Nighnear”, replied Sean, laconically.

Young Martin persisted. “The end is near: the end of what?”

“That man thinks the end of the world is near,” explained Sean. “I’d pay no attention, if I were you.” They walked on.

“Dad, what’s apoplexy?”

Sean quickly figured out what had prompted this question, and he concealed his amusement at the malapropism. “A‑po‑ca‑lypse”, he enunciated. “It means the unveiling of the time when Jesus will come again.”

“But I thought that wasn’t going to happen until the end of the world. That cinema says, A‑po‑ca‑lypse Now. Does that mean…”

“No, it’s got nothing to do with that. It’s just a film. It’s about Vietnam. It’s only a catchy title.”
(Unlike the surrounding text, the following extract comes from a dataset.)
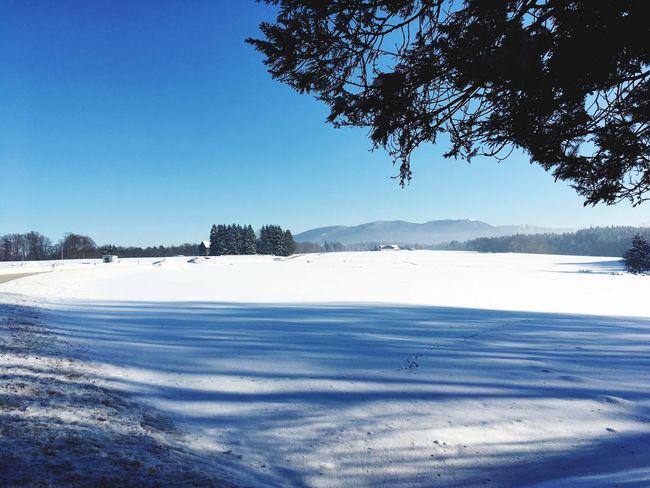 Winter White Snow ❄ Sun Blue Sky White And Blue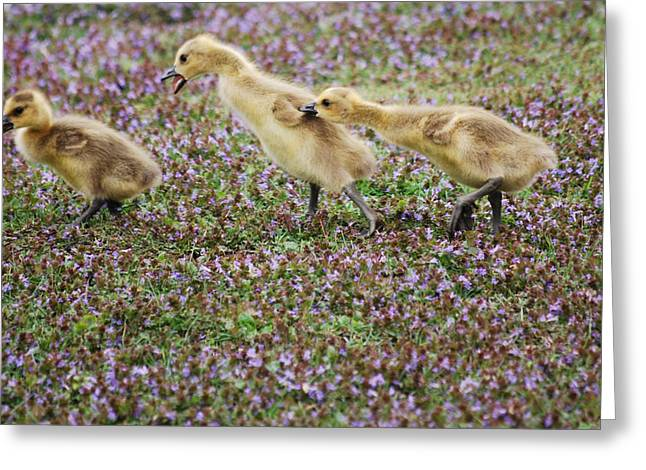 The Gosling Series - You're Gonna Get It Greeting Card by Michelle  BarlondSmith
“Dad, I saw something on TV today about lots of Christians going to Jerusalem because they think the world will end at The Millennium.”

“Look, Martin. For thousands of years there have always been a few fanatics around, saying when the world will end. They’re always wrong. Every time. Nobody knows when the world will end. If it will end. It certainly won’t happen in your lifetime. Don’t worry about it.”

“And don’t call this weekend The Millennium,” he added, pedantically. “A millennium is a period of a thousand years. Talk about the end of the old millennium, or the beginning of the new millennium.”

“It nearly ended with Noah’s Flood, didn’t it?”

Some reassurance this boy needs, thought Sean. He explained that Noah’s Flood is probably just a story. And anyway, even in the story, there was a happy ending, and God sent a rainbow as a promise that no disaster like that would ever happen again.

And the pair continued their way towards the Hogmanay party at their local church on the last evening of 1999.

Saturday

Dr Ralph J Goldstein, Jnr, sank into his bed, exhausted. These have been eight months of pure Hell, he thought. Why couldn’t the President have minded his own business? What did he know about systems analysis?

Dr Goldstein worked for the US Government. He was the leader of the team of computer programmers responsible for the mission‐critical systems at the US Department of Defense at the Pentagon. For some time, his team’s most important task had been to ensure that all their systems were millennium‐compliant: in the words of the President of the United States, that when the new millennium arrived “the computers will know it is the year 2000”.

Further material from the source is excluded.